Lines of data
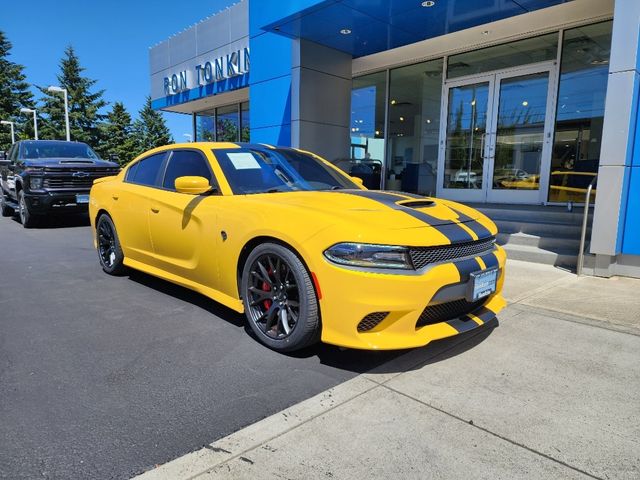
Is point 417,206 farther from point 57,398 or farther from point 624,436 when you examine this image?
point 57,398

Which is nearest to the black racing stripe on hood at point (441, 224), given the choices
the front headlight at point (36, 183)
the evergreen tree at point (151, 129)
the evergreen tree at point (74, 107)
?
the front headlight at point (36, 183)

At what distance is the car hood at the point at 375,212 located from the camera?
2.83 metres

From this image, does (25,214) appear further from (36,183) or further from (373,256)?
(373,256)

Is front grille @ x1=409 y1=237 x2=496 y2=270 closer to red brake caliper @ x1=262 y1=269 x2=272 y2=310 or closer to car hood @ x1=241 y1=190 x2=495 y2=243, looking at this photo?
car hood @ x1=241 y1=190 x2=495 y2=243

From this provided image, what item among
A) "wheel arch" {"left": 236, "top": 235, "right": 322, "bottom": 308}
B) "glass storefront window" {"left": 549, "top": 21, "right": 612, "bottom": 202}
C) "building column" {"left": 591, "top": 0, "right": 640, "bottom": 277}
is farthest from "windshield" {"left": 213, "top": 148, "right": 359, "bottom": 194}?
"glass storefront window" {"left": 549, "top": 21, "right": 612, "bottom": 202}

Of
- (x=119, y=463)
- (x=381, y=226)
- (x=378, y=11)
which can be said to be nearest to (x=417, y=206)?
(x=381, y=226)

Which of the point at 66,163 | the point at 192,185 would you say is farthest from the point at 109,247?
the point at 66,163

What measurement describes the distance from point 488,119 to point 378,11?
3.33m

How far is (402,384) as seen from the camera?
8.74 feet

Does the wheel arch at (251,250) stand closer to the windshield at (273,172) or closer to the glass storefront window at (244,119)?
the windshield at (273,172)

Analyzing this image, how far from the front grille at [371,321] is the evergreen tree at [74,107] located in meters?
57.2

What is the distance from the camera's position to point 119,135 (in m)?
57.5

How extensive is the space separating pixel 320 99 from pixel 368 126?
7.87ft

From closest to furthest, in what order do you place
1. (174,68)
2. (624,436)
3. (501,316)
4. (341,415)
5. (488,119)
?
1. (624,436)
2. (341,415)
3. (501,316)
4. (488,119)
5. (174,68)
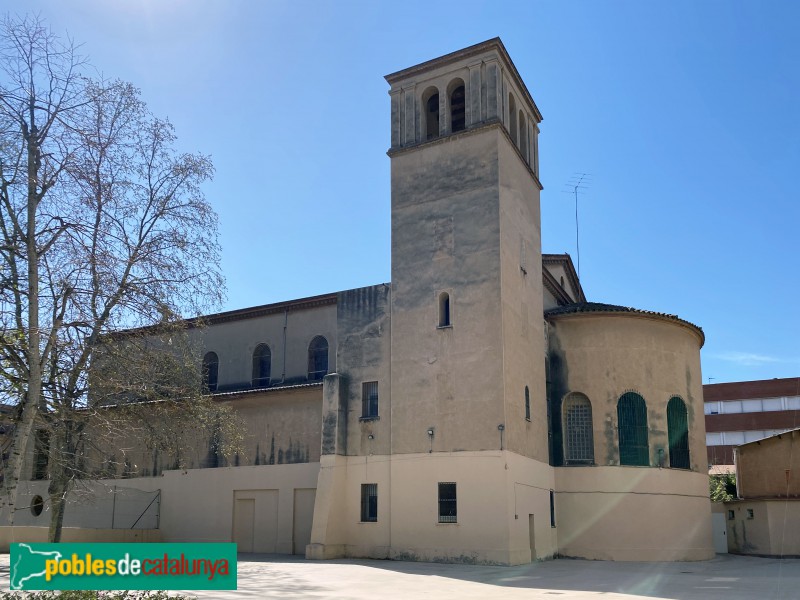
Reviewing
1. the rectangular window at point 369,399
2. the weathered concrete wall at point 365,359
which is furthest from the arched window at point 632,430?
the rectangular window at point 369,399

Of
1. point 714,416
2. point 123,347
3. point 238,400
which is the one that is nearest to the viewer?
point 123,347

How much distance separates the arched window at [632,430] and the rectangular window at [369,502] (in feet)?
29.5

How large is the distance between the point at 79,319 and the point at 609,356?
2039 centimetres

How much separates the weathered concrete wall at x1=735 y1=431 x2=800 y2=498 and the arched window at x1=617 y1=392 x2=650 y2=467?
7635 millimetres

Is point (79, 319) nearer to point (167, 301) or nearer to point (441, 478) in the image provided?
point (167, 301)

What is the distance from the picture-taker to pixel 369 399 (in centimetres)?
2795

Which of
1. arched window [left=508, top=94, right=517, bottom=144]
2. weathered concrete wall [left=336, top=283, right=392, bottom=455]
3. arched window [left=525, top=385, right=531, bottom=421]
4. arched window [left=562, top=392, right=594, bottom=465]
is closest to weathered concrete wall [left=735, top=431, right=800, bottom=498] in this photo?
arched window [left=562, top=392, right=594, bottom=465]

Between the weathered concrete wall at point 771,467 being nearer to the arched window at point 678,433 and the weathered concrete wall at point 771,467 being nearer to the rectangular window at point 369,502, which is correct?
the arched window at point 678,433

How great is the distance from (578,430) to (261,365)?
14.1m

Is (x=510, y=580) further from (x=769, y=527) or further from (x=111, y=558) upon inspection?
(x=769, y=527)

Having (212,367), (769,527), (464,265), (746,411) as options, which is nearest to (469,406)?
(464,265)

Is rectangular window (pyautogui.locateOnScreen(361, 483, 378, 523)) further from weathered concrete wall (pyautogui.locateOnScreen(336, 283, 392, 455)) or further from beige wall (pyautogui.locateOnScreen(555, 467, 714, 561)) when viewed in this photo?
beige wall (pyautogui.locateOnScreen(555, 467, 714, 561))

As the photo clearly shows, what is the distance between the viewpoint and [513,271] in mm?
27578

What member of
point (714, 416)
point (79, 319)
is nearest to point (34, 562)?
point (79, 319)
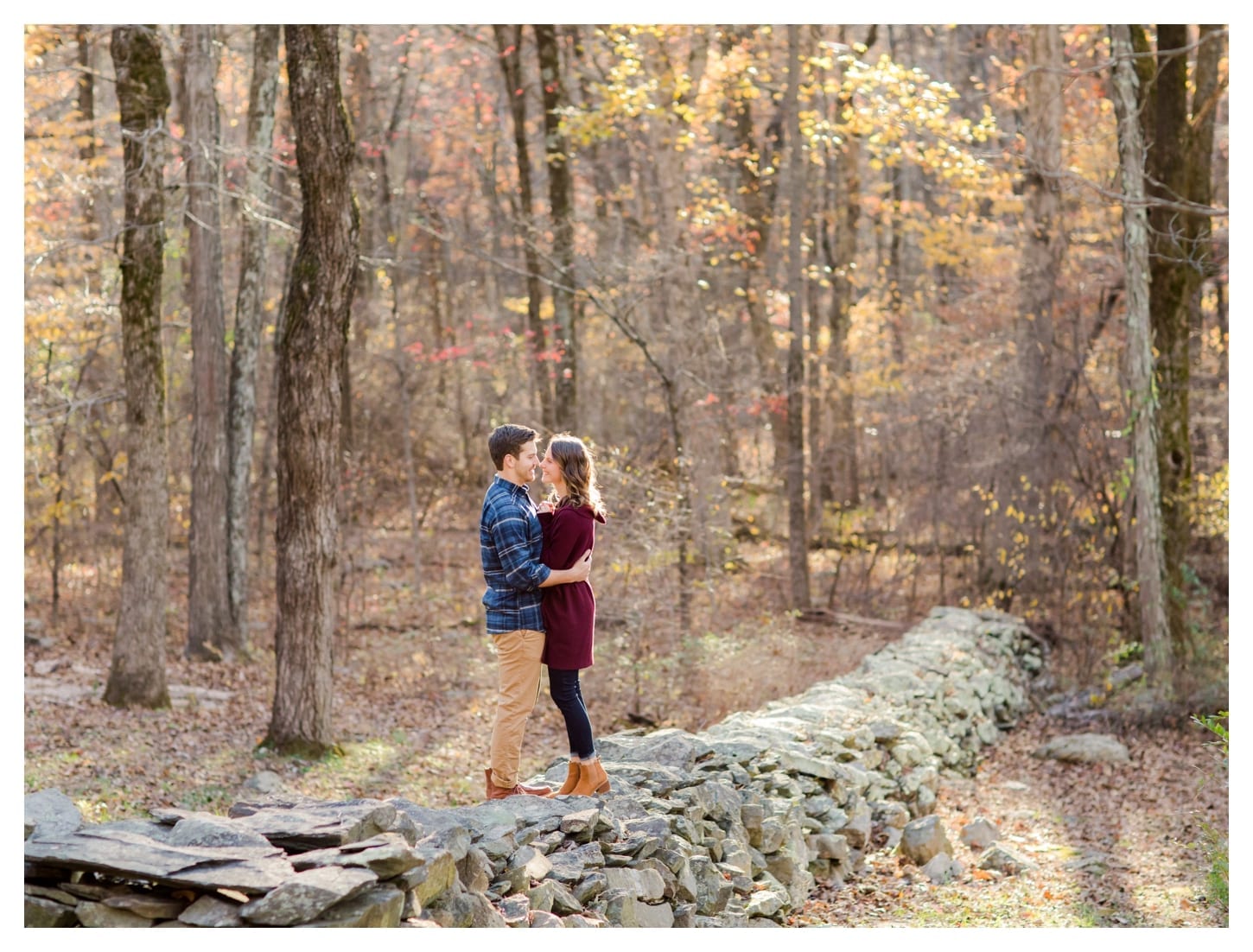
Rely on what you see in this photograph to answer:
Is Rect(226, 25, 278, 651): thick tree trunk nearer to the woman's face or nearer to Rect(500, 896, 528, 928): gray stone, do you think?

**Work instructions:**
Swap "nearest" for "closest" in the items from the line containing "Having (212,367), (769,527), (464,265), (746,411)" through the end of the items, leaving everything else unchanged. Return only those lines, and omit the pictures.

**Solution to the exercise:**
Having (212,367), (769,527), (464,265), (746,411) as options, which is closest to (469,406)?
(464,265)

Is rectangular window (pyautogui.locateOnScreen(361, 483, 378, 523)) further from weathered concrete wall (pyautogui.locateOnScreen(336, 283, 392, 455)) or further from beige wall (pyautogui.locateOnScreen(555, 467, 714, 561)) when viewed in this photo?
beige wall (pyautogui.locateOnScreen(555, 467, 714, 561))

As the photo clearly shows, what is the distance between the viewpoint and [513,271] in mm?
27578

What member of
point (714, 416)
point (79, 319)
is closest to point (34, 562)?
point (79, 319)
Rely on what you see in this photograph to answer:
Is Rect(226, 25, 278, 651): thick tree trunk nearer to the woman's face or nearer to Rect(500, 896, 528, 928): gray stone, do you think?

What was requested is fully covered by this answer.